Ateistlik/Dindarlık
Ateistlik, tanrı tanımazlık dersek, deistlik tanrı tanımaktır diyebiliriz, dindarlık ise biz peygamberin getirdiğine inanılan Kitabi ilkelere inanmak ve göre yaşamaktır.. Son zamanlarda bu iki kavram, ateist, deist, sık sık duyulur oldu, şu ateist olmuş, bu deist olmuş, olma hakkı var mı, varsa bu hakkı kim tanımıştır?
İnsana kim irade vermiş ise o, bu hakkı yaratıcı, yaratan irade vermiş ki, akılla, bilgiyle bu iradeyi desteklemişki insan da genel olarak iman etmeyi seçsede tekil olarak inanmamayı da, dinin fıkıh kurallarına değil Tanrıya inanmayı da seçebilmektedir. Bu seçimlerinden dolayı insanı kim yargılayacaktır, sorun burada başlamaktadır! Kim imanlı kim imansız, kim ne kadar imanlı, ne kadar imansız, iman ahlaka ve adalete neden olmalımıdır, imansızlar ahlaklı olabilirlermidir, iman terazisi kimin elinde, olmalıdır??Bu sorulara hepimiz zihinsel cevaplar arayalım, bulamadık mı başka kaynaklara baş duralım… Biz bu yazımızda ateistlik ve dindarlık üzerine durmaya çalışacağız… Haydi gelin birlikte duralım…
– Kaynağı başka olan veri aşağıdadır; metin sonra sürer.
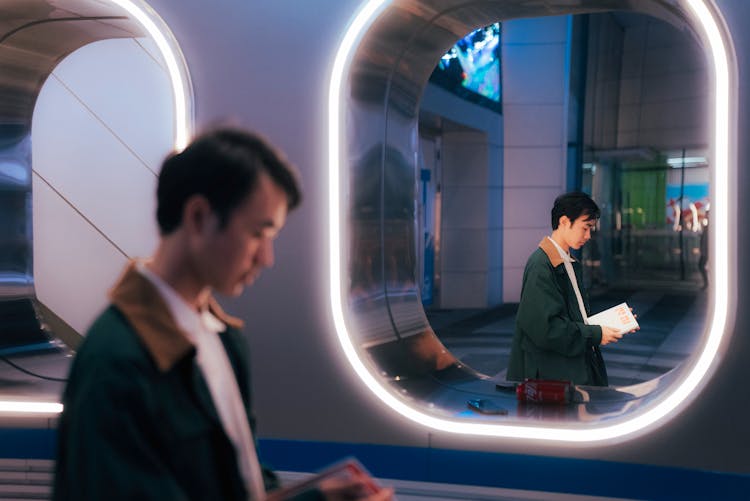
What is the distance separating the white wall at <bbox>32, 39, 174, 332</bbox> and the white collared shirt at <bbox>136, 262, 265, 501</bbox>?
483cm

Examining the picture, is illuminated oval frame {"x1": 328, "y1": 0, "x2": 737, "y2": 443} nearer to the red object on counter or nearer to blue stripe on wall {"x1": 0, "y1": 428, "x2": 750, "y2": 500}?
blue stripe on wall {"x1": 0, "y1": 428, "x2": 750, "y2": 500}

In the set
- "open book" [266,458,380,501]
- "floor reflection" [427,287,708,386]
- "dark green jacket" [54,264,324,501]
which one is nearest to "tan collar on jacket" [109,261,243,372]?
"dark green jacket" [54,264,324,501]

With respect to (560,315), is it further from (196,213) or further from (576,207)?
(196,213)

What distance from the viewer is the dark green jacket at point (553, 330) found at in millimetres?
3609

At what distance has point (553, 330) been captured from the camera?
361 centimetres

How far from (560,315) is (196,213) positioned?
2.73m

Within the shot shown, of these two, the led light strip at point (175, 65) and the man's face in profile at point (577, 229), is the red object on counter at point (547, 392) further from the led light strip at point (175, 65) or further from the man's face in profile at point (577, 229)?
the led light strip at point (175, 65)

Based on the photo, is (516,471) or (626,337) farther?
(626,337)

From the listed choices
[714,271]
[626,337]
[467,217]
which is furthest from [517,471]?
[467,217]

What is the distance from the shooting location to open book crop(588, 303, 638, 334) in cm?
361

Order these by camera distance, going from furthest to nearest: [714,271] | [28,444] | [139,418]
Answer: [28,444], [714,271], [139,418]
Sence kim iman terazisini elinde tutabilir ki, şeyhmi, imam mı, sen mi, ben mi? Bana göre sadece Allah, Türkçesi Tanrı O, her neyse bize kendini bildirdiği kadar bilebildiğimizdir, biz bildiğimiz kadar inanır, bilemediğimiz takdirde gabya inanırız… Biz ahrette ilahi ölçülerle, hesap görülecegine inanırız ve iyi yaşamaya çalışırız… Ölçü tartı ilahi hesap günündedir, beni ve inanan başka birini, ateist olduğunu söyleyen yek digerini, bir fani ne kadar inandığımız, ne kadar inanmadığımız konusunda dini acıdan da yargılayamaz, hele hele modern hukuk sisteminin geçerli olduğu zamanlarda hiç yargılayamaz… Bu kanaatimizden sonra insanların birbirini yargılaması ve inanmak, inanmamakla veya ben çok inanıyorum, sen daya zayıf imanlısın, yargımla, suçlaması üzerine yazımıza devam edelim…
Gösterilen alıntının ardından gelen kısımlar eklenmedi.